When exchange-traded funds were first launched 30 years ago, these index-tracking vehicles were designed for institutional money managers. The audience was limited, thus the marketing potential was, too. Few on Wall Street expected the ETF industry to become the transformative force it is today.

Looking back, the ETF market has matured so much that it hardly resembles the first generation of funds. It’s comparable to a butterfly that looks nothing like its caterpillar self.

ETFs have since gone beyond broadly diversified strategies. They now offer narrow, surgical exposure to specific themes and sectors. Moreover, investors can hedge their portfolios against market declines using buffered versions of the products. Lear year, they became even more narrowly focused when new products emerged that tracked derivatives on single stocks like Tesla and Apple. It’s another example of how the ETF market continues to redefine itself.   

But it’s really the growth trajectory of actively managed ETFs that deserves special attention

In the past six years alone, a remarkable 902 actively managed funds have been launched. Amazingly, 80% of this activity has occurred in the past three years alone. It’s a pretty impressive feat considering that there was a global pandemic and a bear market during that time.

Despite 2022’s market declines, however, inflows into nearly all asset categories within the active ETF arena went up.

Active ETF asset flows in the domestic and global equity category were the biggest gainers, jumping to a total $70.9 billion. To put that figure in perspective, consider actively managed mutual funds, which lost an incredible $926 billion during the same period. In fact, 2022 was the worst calendar year for active mutual fund outflows ever. The active mutual funds’ organic growth rate was negative 4.6%, according to Morningstar. That was also a record.

Is it any wonder Wall Street is making a mad dash to convert legacy mutual funds to ETF wrappers?

Last year, 13 separate issuers executed more than $20 billion in mutual fund-to-ETF conversions, according to New York Stock Exchange data. And this year, another 15 issuers are expected to complete such conversions, to the tune of another $20 billion.

The tiny alternatives category offers another peek at the same trend.  

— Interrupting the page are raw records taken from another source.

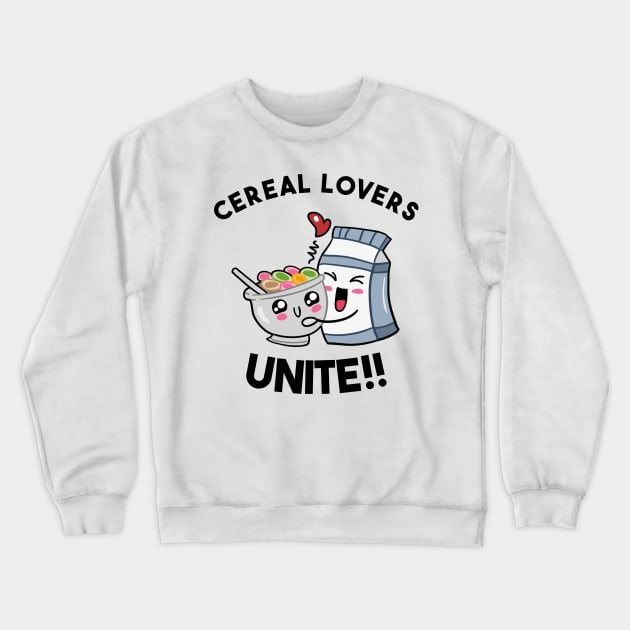 Cereal Lovers Unite Crewneck Sweatshirt by Silly Pup Creations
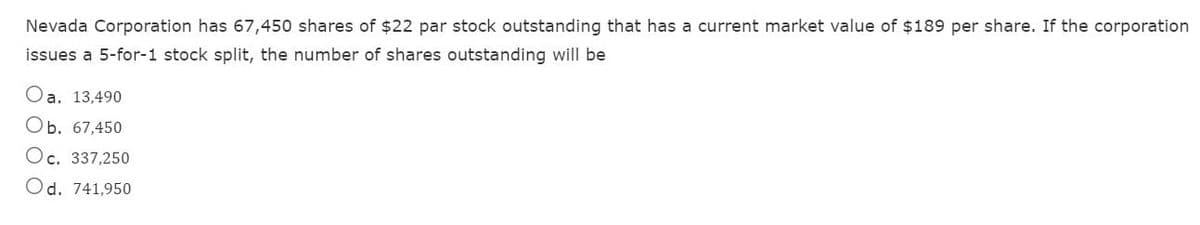 Nevada Corporation has 67,450 shares of $22 par stock outstanding that has a current market value of $189 per share. If the corporation
issues a 5-for-1 stock split, the number of shares outstanding will be
O
a. 13,490
Ob. 67,450
Oc. 337,250
Od. 741,950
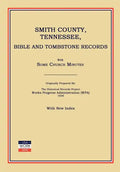 Smith County, Tennessee, Bible and Tombstone Records. with Some Church Minutes. - Paperback
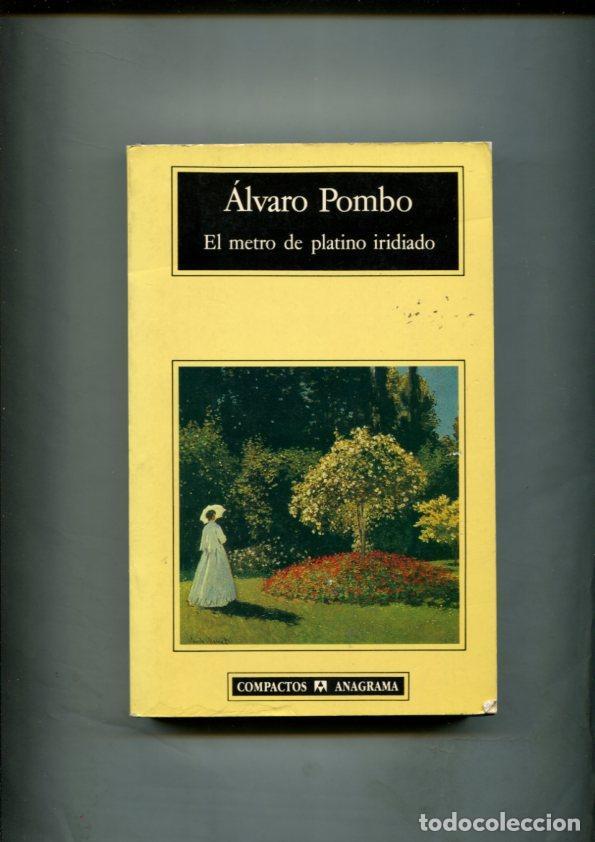 Libros: El metro de platino iridiado - Alvaro Pombo - Foto 1
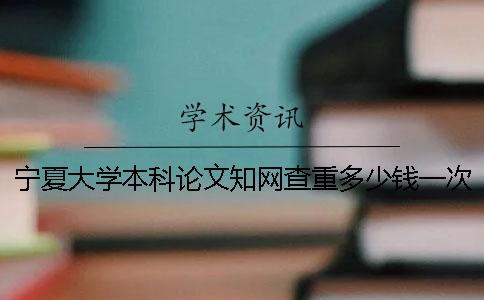 宁夏大学本科论文知网查重多少钱一次查重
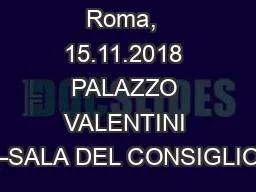 Roma,  15.11.2018 PALAZZO VALENTINI –SALA DEL CONSIGLIO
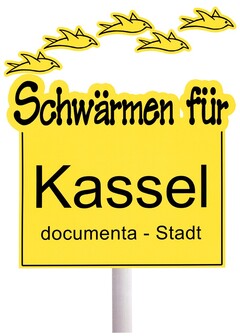 Schwärmen für Kassel documenta - Stadt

Active ETFs in the alternatives space vacuumed in $3.1 billion in 2022, their largest cash flow ever recorded for a single year. Both advisors and investors poured triple the amount of money into active alternative ETFs than they did during the previous five years combined. There was also strong demand (as shown by asset flows) for managed futures and real return strategies, which try to dampen the impact of high inflation and rising rates.

When it comes to inflows, the overall ETF market is being dominated by active funds.

Among 2022’s top 10 ETFs by newly gathered assets, every single product was actively managed. This group was led by the JPMorgan Equity Premium Income ETF (JEPI), the JPMorgan Ultra-Short Income ETF (JPST) and the Dimensional U.S. Core Equity 2 ETF (DFAC). These three funds alone raked in $21 billion combined.

As the ETF industry celebrates its three-decade history, it’s important to reflect on what comes next.

While the original audience for ETFs was small, the current user base is still expanding. Moreover, the industry’s effort to serve a wider base, moving beyond institutions to retail customers, is causing a massive shift in the asset management business.

In the end, it’s not just about the arrival of actively managed ETFs but their growth that’s become an important element of the shift.